Required work - Give the number of lines in the data below that contain "interacting", and only that number.

Data to examine -
————————
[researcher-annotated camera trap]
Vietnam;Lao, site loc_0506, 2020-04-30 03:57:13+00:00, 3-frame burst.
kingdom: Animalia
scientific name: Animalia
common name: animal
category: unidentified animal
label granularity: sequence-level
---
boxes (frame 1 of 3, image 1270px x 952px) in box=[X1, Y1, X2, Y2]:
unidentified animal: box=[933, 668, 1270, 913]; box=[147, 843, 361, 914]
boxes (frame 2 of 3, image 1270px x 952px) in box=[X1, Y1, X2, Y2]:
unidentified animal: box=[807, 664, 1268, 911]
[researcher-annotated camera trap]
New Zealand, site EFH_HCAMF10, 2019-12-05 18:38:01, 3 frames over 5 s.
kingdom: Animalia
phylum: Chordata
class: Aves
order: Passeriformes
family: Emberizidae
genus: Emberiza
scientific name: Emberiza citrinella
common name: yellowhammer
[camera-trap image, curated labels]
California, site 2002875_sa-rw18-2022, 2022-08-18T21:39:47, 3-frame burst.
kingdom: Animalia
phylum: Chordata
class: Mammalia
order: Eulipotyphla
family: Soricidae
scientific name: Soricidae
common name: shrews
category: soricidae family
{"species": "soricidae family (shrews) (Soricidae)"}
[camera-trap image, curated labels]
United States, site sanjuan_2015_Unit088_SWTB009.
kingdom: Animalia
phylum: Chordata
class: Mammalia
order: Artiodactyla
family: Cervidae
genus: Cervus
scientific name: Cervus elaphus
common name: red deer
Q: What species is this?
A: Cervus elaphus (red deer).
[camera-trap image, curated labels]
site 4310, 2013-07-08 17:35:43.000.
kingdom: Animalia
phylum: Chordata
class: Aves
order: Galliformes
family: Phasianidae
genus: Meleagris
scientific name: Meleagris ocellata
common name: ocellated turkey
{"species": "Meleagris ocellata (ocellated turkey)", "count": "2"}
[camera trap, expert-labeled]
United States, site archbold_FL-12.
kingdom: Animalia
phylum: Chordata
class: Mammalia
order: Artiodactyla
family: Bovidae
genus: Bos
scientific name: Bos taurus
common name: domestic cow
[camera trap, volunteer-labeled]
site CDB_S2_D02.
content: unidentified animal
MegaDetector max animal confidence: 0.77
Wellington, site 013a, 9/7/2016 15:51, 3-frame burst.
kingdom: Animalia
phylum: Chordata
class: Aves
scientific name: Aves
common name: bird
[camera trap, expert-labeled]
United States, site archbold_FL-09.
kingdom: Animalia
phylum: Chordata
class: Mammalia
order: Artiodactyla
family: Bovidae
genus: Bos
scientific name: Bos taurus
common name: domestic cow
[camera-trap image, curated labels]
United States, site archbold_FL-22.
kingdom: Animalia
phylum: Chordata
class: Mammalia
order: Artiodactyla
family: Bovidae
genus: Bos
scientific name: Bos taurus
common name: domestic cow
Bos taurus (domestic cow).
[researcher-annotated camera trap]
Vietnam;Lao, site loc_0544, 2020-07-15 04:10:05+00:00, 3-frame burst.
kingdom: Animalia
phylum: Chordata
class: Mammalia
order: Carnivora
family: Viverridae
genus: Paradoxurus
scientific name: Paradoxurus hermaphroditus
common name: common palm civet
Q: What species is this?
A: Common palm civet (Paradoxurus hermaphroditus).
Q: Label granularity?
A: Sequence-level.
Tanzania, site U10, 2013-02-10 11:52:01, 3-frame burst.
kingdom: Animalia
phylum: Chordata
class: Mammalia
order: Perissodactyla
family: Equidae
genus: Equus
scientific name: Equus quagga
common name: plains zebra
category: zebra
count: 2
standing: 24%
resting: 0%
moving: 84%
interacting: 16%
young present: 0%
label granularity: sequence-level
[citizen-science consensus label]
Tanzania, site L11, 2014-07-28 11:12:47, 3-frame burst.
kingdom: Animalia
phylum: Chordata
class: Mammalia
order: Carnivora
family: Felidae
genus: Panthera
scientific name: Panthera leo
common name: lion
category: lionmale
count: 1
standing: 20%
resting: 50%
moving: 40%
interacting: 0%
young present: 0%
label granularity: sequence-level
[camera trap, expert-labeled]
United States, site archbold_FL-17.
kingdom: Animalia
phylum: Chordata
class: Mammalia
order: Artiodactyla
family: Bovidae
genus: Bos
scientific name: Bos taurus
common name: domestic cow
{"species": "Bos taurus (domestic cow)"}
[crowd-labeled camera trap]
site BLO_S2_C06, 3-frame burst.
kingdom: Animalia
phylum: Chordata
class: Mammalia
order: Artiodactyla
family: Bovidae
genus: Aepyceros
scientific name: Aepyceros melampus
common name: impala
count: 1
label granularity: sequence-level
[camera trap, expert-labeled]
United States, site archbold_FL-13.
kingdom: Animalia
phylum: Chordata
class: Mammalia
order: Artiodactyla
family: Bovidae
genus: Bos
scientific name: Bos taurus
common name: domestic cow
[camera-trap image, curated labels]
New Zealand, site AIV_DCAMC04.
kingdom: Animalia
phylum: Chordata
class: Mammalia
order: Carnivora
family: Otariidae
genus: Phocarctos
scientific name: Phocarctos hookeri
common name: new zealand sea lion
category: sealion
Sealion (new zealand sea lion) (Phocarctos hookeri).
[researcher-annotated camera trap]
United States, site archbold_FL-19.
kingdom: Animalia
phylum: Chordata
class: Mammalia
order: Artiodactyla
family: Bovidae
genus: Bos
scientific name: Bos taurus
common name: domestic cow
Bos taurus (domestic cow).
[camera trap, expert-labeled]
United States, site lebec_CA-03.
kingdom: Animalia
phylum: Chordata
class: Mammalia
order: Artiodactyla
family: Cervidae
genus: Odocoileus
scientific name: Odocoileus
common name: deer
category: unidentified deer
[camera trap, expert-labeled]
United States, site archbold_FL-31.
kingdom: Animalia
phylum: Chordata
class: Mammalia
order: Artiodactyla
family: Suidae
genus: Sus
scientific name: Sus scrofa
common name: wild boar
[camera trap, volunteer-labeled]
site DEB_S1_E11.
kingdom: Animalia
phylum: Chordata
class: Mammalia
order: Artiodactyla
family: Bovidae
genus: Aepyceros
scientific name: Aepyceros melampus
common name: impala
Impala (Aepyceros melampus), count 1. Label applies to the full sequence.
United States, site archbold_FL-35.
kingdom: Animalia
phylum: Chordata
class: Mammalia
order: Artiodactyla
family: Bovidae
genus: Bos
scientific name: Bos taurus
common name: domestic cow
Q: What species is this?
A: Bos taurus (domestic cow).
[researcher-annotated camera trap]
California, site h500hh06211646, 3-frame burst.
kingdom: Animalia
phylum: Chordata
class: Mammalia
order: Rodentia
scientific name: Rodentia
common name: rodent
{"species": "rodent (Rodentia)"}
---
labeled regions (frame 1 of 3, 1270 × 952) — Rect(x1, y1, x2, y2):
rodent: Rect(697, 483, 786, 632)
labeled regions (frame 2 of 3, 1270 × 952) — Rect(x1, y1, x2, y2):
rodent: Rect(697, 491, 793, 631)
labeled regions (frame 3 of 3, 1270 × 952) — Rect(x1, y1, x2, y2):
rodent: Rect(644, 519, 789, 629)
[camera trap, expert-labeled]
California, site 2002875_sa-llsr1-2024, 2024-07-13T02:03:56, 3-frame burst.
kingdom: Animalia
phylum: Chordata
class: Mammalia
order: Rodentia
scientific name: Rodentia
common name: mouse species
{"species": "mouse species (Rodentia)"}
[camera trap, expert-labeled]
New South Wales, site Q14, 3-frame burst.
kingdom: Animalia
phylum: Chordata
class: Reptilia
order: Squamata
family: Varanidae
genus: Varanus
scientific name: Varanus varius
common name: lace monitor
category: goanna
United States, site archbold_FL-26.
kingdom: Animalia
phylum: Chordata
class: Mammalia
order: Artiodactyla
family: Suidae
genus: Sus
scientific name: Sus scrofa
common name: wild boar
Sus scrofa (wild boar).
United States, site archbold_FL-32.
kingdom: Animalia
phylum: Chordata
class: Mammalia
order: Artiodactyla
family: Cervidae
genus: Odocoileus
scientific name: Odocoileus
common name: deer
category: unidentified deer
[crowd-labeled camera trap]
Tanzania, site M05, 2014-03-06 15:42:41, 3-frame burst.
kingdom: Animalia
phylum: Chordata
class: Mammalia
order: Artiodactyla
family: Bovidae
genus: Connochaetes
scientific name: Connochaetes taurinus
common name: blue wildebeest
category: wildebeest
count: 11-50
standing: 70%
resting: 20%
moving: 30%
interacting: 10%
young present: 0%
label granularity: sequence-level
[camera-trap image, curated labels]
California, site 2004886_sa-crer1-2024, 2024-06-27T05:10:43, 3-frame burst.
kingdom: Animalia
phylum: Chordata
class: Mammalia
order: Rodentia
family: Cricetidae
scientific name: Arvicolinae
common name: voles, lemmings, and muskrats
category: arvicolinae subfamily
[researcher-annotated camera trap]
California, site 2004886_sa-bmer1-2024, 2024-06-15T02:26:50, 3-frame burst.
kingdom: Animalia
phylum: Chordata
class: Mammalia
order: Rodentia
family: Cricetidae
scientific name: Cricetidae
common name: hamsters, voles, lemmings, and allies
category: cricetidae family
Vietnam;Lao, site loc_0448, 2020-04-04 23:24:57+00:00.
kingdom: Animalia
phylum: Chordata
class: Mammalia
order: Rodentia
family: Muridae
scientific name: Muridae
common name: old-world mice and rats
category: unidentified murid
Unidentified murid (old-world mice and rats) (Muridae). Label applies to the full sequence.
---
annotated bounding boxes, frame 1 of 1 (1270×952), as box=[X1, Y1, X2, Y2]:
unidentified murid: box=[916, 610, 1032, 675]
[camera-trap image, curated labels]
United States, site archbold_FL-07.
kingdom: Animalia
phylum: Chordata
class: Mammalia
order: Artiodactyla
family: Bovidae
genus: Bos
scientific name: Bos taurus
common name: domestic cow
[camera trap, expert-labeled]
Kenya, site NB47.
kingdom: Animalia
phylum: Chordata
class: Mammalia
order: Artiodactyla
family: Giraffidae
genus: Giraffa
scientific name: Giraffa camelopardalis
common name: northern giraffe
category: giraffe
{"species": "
————————
Task solution - 3